**DOCUMENT EXCERPT**:
Extract all nested keys or values in a map

When a top-level field in your data is a map of multiple key-value pairs, you can get a list of all the nested keys or all the nested values within this top-level field by using the map_keys and map_values scalar functions.

  1. From the Data Pipeline Canvas view, and then click the + icon at the position on your pipeline where you want to extract data from and choose Eval from the function picker.
  2. In the View Configurations tab of the Eval function, enter the following SPL2 expression depending on which information you want to extract:
    Information to extract SPL2 expression Output
    Keys
    keys = map_keys(field_name)
    Create a new keys top-level field containing the list of keys extracted from the top-level field you pass in.
    Values
    values = map_values(field_name)
    Create a new values top-level field containing the list of values extracted from the top-level field you pass in.
  3. In the View Configurations tab of the Eval function, click Update to update the records with the newly created field.
  4. Click Start Preview, and then click the Eval function to make sure it's working as expected. Here's an example of what your data might look like:
    SPL2 example Data example Function output
     ... | eval keys = map_keys(attributes)
    { 
        body: { 
            name: "mem.util",
            unit: "gigabytes",
            type: "g",
            value: 20,
            dimensions: {
                InstanceId: "i-065d598370ac25b90",
                Region: "us-west-1"
            }
        },
        source_type: "aws:cloudwatch",
        kind: "metric",
        attributes: { 
            default_unit: "gigabytes",
            default_type: "g",
            _splunk_connection_id: "rest_api:all"
        }
    }
    A new top-level field is added to the data schema:
    keys: [
           "default_unit",
           "default_type",
           "_splunk_connection_id"
        ]
    
     ... | eval values = map_values(attributes)
    A new top-level field is added to the data schema:
    values: [
           "gigabytes",
           "g",
           "rest_api:all"
        ]
    

Extract an element from a list using bracket notation

You can extract an element from a list using bracket notation. In the following example, we'll extract the first element in the body field.

**Saved entries**:
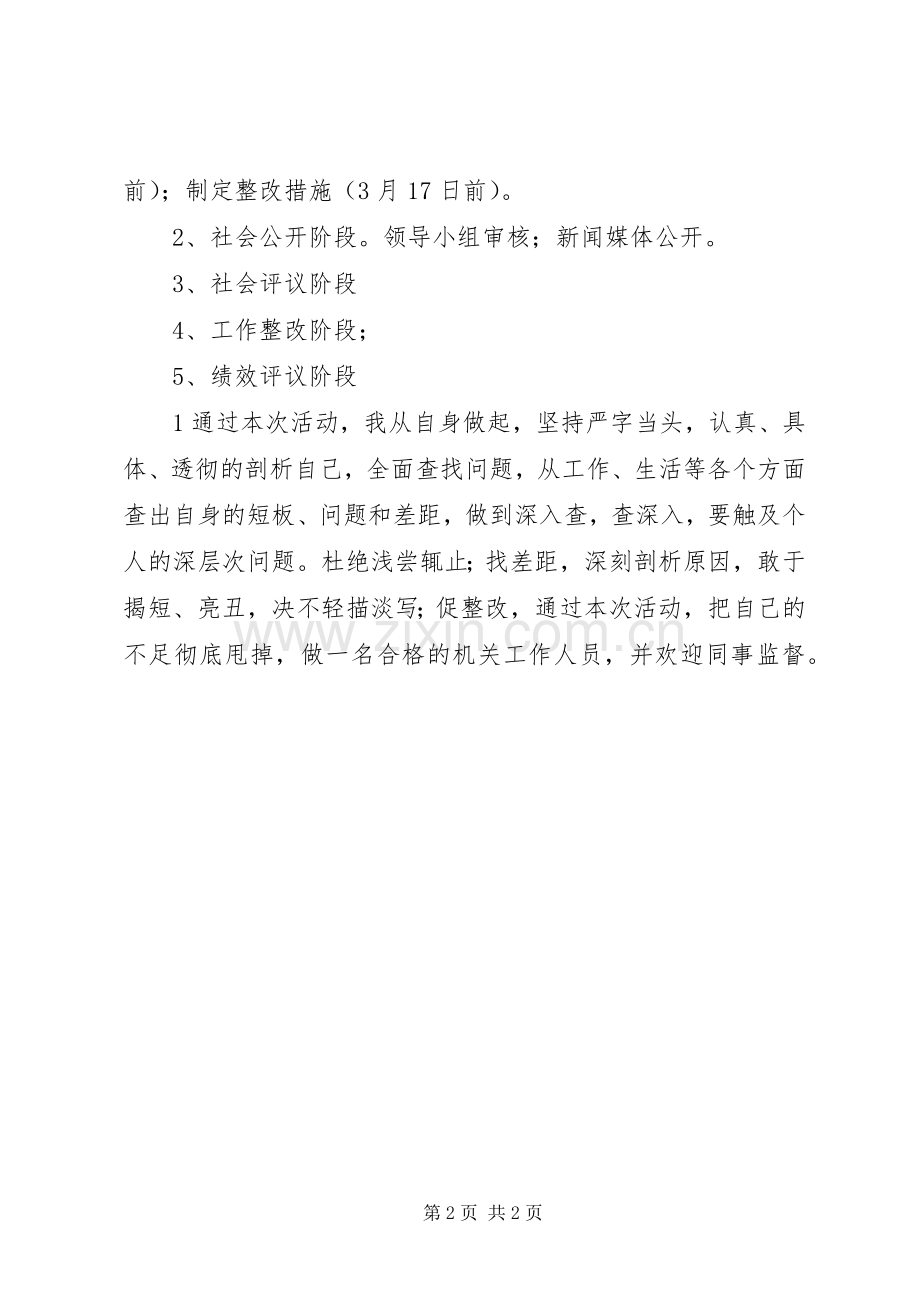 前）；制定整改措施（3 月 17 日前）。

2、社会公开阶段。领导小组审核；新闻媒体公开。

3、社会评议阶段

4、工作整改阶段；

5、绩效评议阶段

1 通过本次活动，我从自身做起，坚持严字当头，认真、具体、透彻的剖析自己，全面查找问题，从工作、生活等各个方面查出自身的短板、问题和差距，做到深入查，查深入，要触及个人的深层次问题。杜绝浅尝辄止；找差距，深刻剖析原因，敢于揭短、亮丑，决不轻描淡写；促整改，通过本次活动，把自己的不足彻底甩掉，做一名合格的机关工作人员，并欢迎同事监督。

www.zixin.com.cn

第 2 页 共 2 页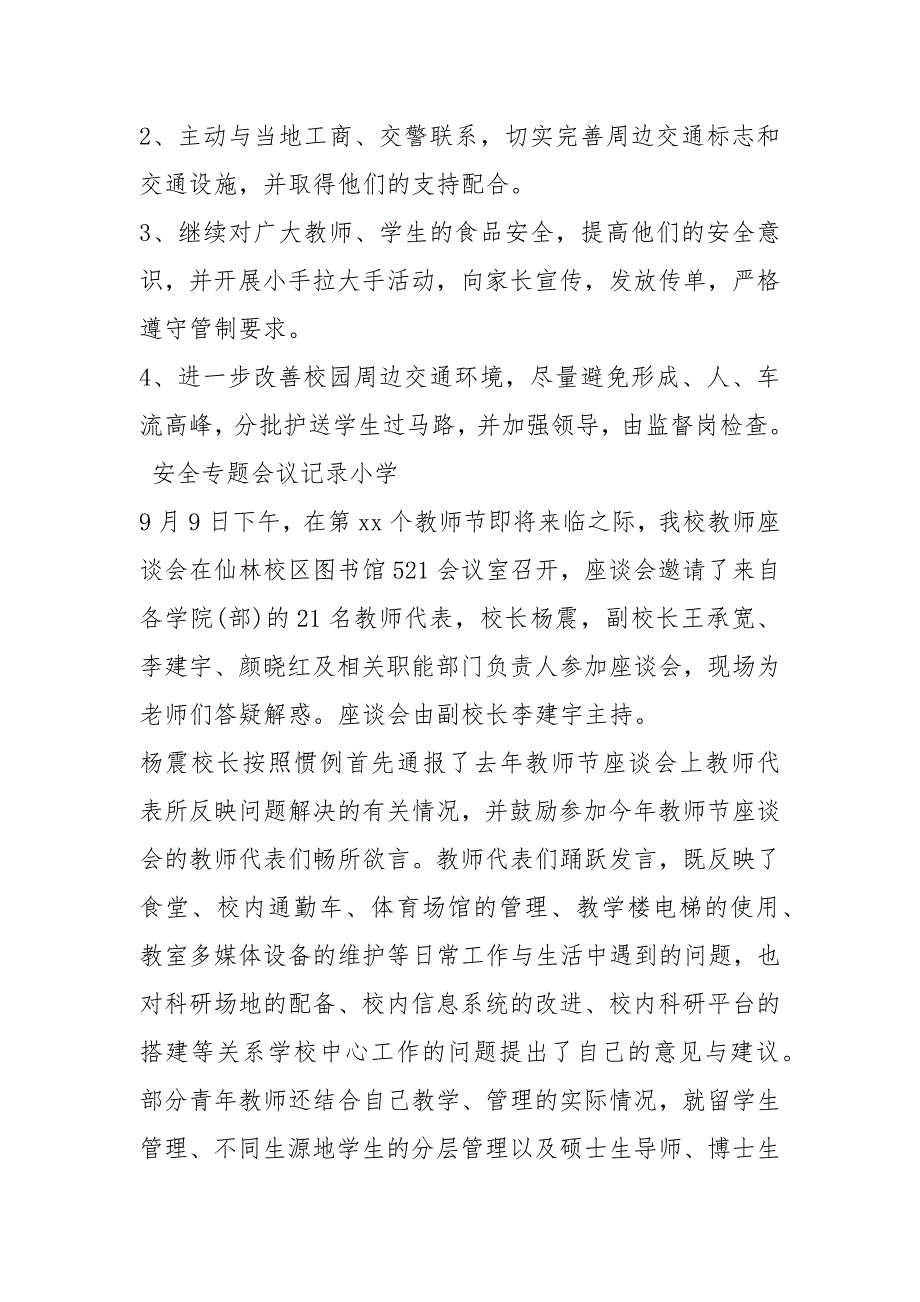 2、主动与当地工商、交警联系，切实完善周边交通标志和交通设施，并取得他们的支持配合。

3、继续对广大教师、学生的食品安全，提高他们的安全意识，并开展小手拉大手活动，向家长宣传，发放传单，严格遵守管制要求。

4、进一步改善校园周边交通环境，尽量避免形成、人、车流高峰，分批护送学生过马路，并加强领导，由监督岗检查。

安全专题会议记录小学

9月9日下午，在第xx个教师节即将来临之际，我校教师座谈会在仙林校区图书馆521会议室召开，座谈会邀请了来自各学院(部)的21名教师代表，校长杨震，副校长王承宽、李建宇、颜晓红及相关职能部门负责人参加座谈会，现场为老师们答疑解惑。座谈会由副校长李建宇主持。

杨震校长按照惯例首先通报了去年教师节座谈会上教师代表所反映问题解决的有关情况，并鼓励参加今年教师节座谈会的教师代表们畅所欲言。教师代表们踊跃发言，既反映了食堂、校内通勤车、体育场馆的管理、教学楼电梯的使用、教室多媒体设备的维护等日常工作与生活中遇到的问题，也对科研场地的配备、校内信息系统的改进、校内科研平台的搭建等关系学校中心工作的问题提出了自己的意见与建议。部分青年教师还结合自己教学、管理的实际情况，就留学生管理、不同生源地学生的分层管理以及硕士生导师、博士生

**WHAT YOU WILL DO**: Write the next part of the SPL2 data extraction guide, starting right after its last sentence.

**RESULT OF THIS EXERCISE**:
  1. From the Data Pipelines Canvas view, click the + icon at the position on your pipeline where you want to extract data from, and then choose Eval from the function list.
  2. You must first cast the body field to a list. In the View Configurations tab of the Eval function, enter the following SPL2 expression in the function field:
    body = ucast(body, "collection<map<string, any>>", null)
  3. In the View Configurations tab of the Eval function, click + Add to create a new function field and enter the following SPL2 expression:
    extracted_element = body[0]
  4. In the View Configurations tab of the Eval function, click Update to update the records with your transformations.
  5. Click Start Preview, and then click the Eval function to confirm the functions work as expected. Here's an example of what your data might look like before and after extraction:
    SPL2 example Data before extraction Data after extraction
    ... | eval body = ucast(body, "collection<map<string, any>>", null), extracted_element = body[0]
    {
        body: [
            {
                name: "cpu.util",
                unit: "percent",
                type: "g",
                value: 45,
                dimensions: {
                    InstanceId: "i-065d598370ac25b90",
                    Region: "us-west-1"
                }
            },
            {
                name: "mem.util",
                unit: "gigabytes",
                type: "g",
                value: 20,
                dimensions: { 
                    InstanceId: "i-065d598370ac25b90",
                    Region: "us-west-1"
                }
            },
            {
                name: "net.in",
                unit: "bytes/second",
                type: "g",
                value: 3000,
                dimensions: {
                    InstanceId: "i-065d598370ac25b90",
                    Region: "us-west-1"
                }
            }
        ],
        attributes: {
            default_unit: "",
            default_type: "g",
            _splunk_connection_id: "rest_api:all"
        }
    }
    {
        body: [
            {
                name: "cpu.util",
                unit: "percent",
                type: "g",
                value: 45,
                dimensions: {
                    InstanceId: "i-065d598370ac25b90",
                    Region: "us-west-1"
                }
            },
            {
                name: "mem.util",
                unit: "gigabytes",
                type: "g",
                value: 20,
                dimensions: {
                    InstanceId: "i-065d598370ac25b90",
                    Region: "us-west-1"
                }
            },
            {
                name: "net.in",
                unit: "bytes/second",
                type: "g",
                value: 3000,
                dimensions: {
                    InstanceId: "i-065d598370ac25b90",
                    Region: "us-west-1"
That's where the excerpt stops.